Kevin began by explaining that the show illustrated how much stuff has changed in the last 100 years. The show clearly illustrated how they had no refrigeration, no water heater, no electricity, and no washing machines. Because of this all meat had to be cooked and eaten within a day of being acquired or it was lost. There were also many other changes that were brought about by the fact that Patents give inventors a reasonable chance to profit from their inventions.

Kevin is of the opinion that water heaters and washing machines are by far the biggest improvements. Before they came along, women would spend at least a day or two every week just washing clothes for their families. Not only that, but every year in England alone, 2000 children would die from burns gotten from handling the water or fire associated with boiling it. Probably ten times that many of them would be hurt. Laundry machines would not be possible if the patent system had not made it possible to recoup investment costs.

He then launched into a brief description of the patenting process. Patentable inventions are novel, useful, and non-obvious to someone with ordinary skill in the "field of art." Novel means the invention is something that a patent search will not turn up previous examples of. Useful means the patent covers a machine, product, or composition that has value to somebody. Silly, illegal, theoretical, or unsafe inventions are not patentable. If something meets these tests, then a patent application should be filled out with enough detail about the invention so that someone with ordinary skill in the field can reproduce it in a few weeks or months. Once this is done the patent office will decide whether to grant the invention a patent.

Patent rights are easy to lose. An invention is only patentable for one year after first publication of something about it. Applying for a foreign patent on something more than one year before applying for a US patent on it is also grounds for rejecting the application. Public use (except for experimental use) or sale of an invention more than one year before a patent is applied for can also mean it is rejected. Abandoning an invention (stopping all development on it) can also be grounds for patent application rejection. Kevin thinks people should be careful to take advantage of their patent rights before the passage of time evaporates them.
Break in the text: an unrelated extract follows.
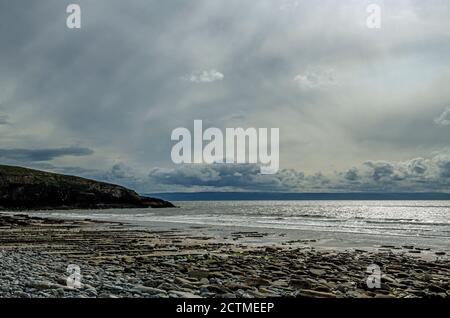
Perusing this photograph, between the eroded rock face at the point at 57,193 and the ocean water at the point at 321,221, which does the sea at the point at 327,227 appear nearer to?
the ocean water at the point at 321,221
During the Q&A, several interesting ideas surfaced. One of them was that getting a patent generally costs between $5000.00 and $20,000.00. Another was that some large companies like IBM earn as much as a billion dollars a year from patent licensing. Also, 90% of the patents that have been granted in the history of the U.S. were granted in the past 100 years. For more info, Kevin Roe will be teaching an evening course on intellectual property rights at West Valley College, starting tomorrow (Wednesday Feb. 6th) evening.

Tian Harter

The idea that Climate Change is a real problem is probably not patentable.